One of my biggest fears is imparting my eating disorder onto my son by accident, or rather without meaning to.
I worry, to almost an obsession, that something I do while he’s a toddler, then child, then teen…will lead him to a life of dealing with an eating disorder. I would love him regardless, I just want him to not have to suffer the way I have.
By changing my eating and exercise habits now, I am hopefully pointing him into a direction of health, happiness and pure pleasure, in all things life.
(Also, I wrote fast and did not edit, so my content may be a bit twisty turny) 🙂
Great article. I think the things you mention apply as much to boys as they do girls.
Thanks for saying so, Lulu 🙂
Hello Ms. Coffey. How can I subscribe to receive your articles? !! You are so fantastic and inspiring. Thank you for writing about such great topics. I am just starting on my weight loss journey and could use extra motivation. Thanks!
Hey there, Ana! If you register for the webinar in the sidebar, you’ll be added to my mailing list. Truthfully, I’m TERRIBLE about sending emails to my list consistently, but your question has brought that part of what I do back toward the top of my list of priorities, so let’s see what happens in the next month 🙂
Thank you!
What a great article! It drew tears when I read #6. My mother ate ice cream exactly the same way.

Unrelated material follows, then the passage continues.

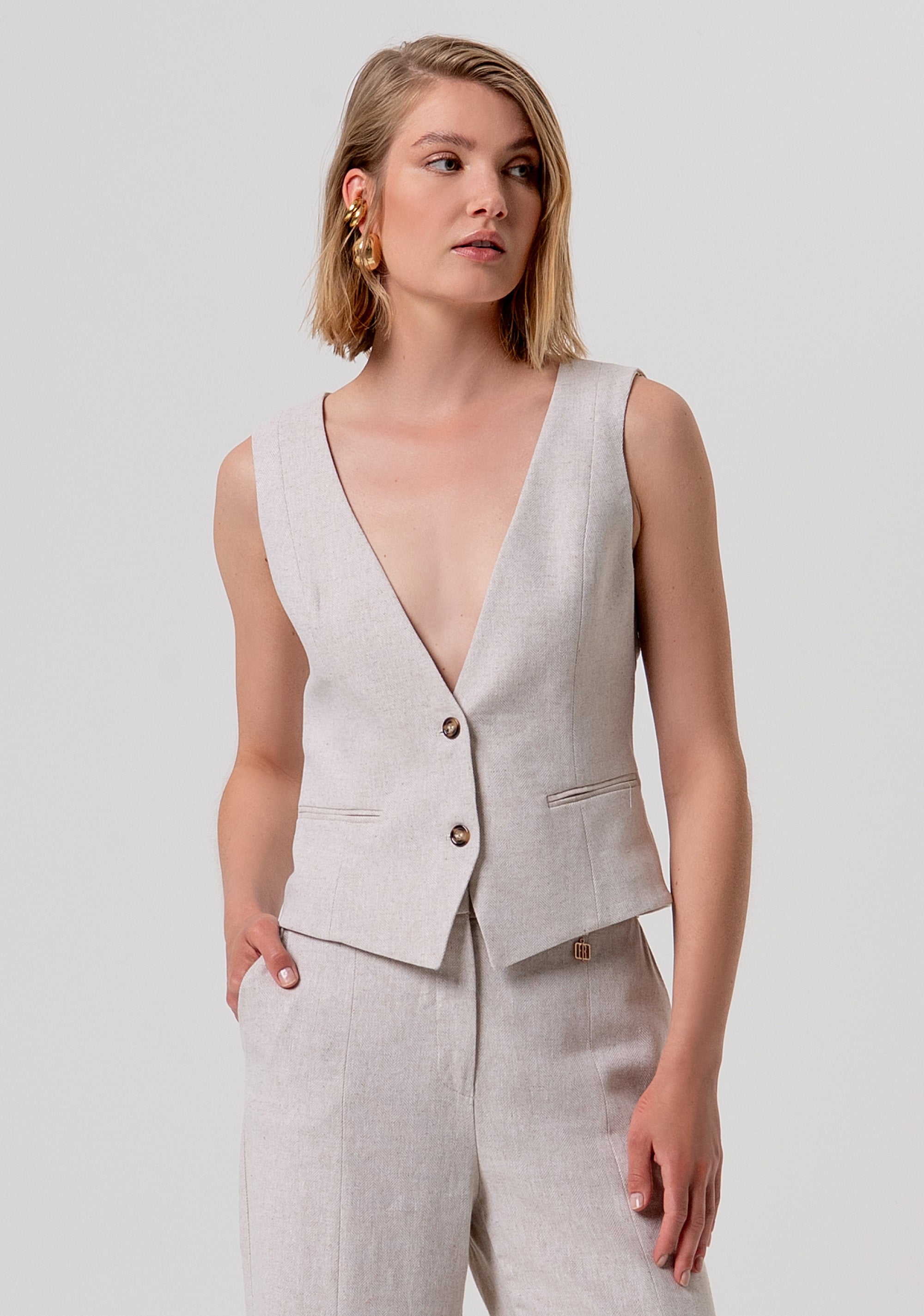 Gilet slim fit with linen Fracomina FR26SJ5009W67101-251-1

Oh my gosh, I was transported right back to our kitchen in the 70’s (this feels especially surreal since I am now living in the house where I grew up). Thank you, Kelly. I am sharing this post 🙂
You’re so welcome, Lisa. I’m lucky to get to work with you.

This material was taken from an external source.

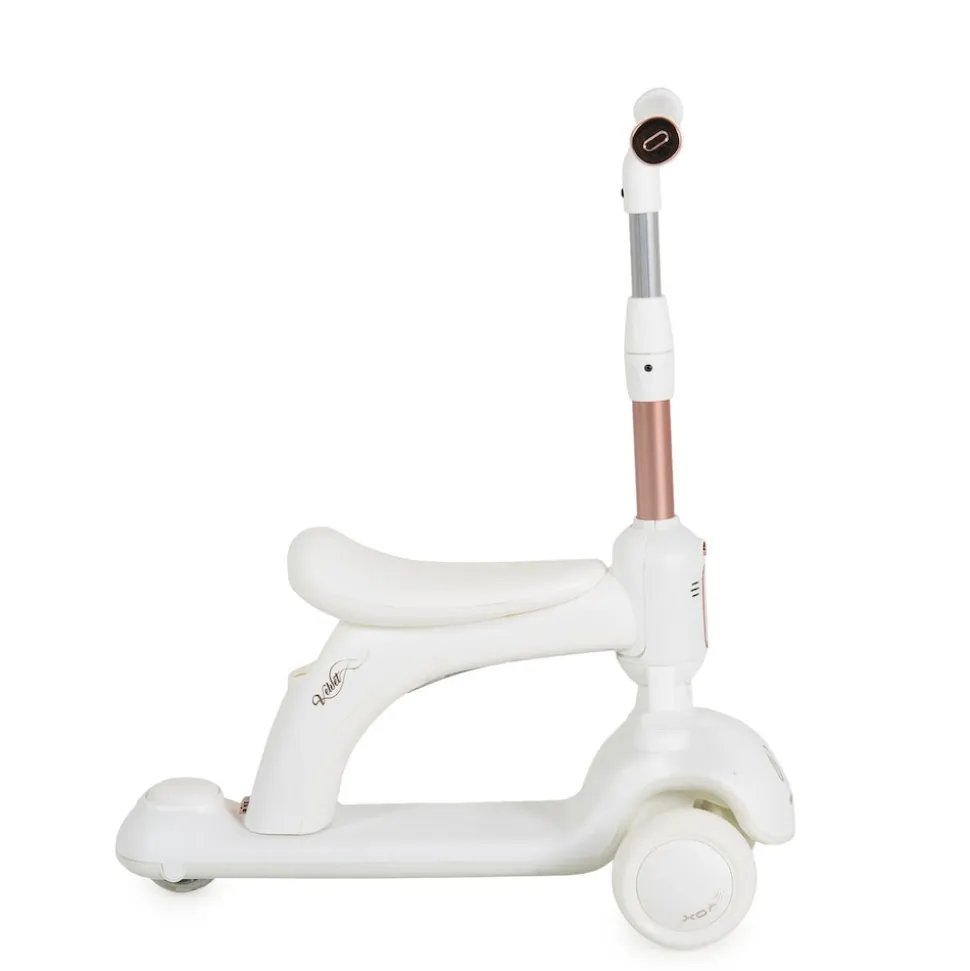 Byox Kinderroller Velvet Royal 2 in 1 Laufrad Musik- und Lichteffekte Fußstütze weiß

Just wanted to say, as a father of 2 little ones, this article is most excellent. Loved this in particular, “For better or worse, we learn how to be people in the world by watching and emulating the folks that raise us. There are no guarantees, but active parents who consistently eat well are much more likely to pass those habits to their kids. Parents who toss around shoulds without teaching by example are more likely to pass on guilt, self-resentment, and self-sabotage.” <—-epic truth.
Well done.
Thanks, Roy. 🙂
I wish this article was titled how to raise a 300 pound child. Boys are very over weight now days too but we seem to accept it easier than girls when it is just as dangerous for their health and well being.

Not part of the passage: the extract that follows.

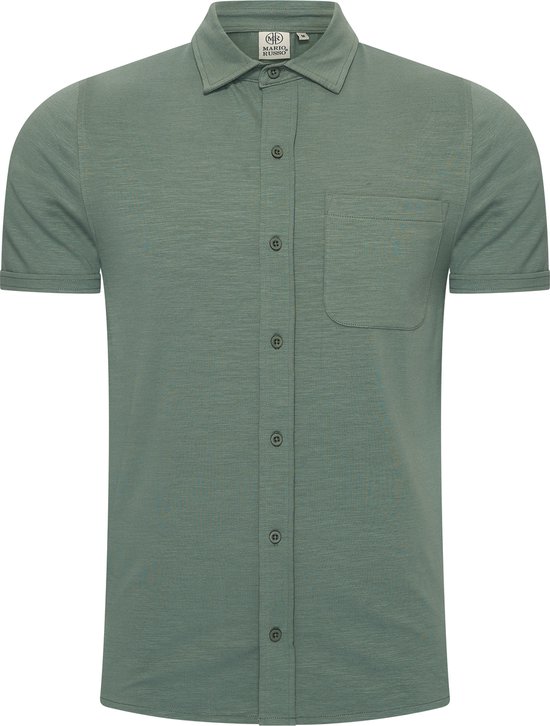 Mario Russo Korte Mouwen Overhemd - Overhemd heren - Polo Shirt Heren - t shirt heren - XXL - Eend Groen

Hey there kiddo remember me?
I am still battling the beast however one day I WILL win!
Would you do me a really big favor? Could you email me a printable version of this blog. You see my wife owns a preschool and this would go so well in her newsletter to the parents of the students. I would ask if it is not to difficult if you could change it from daughter to child etc. so it will hit home to all. Please include your contact info/links for your programs as well.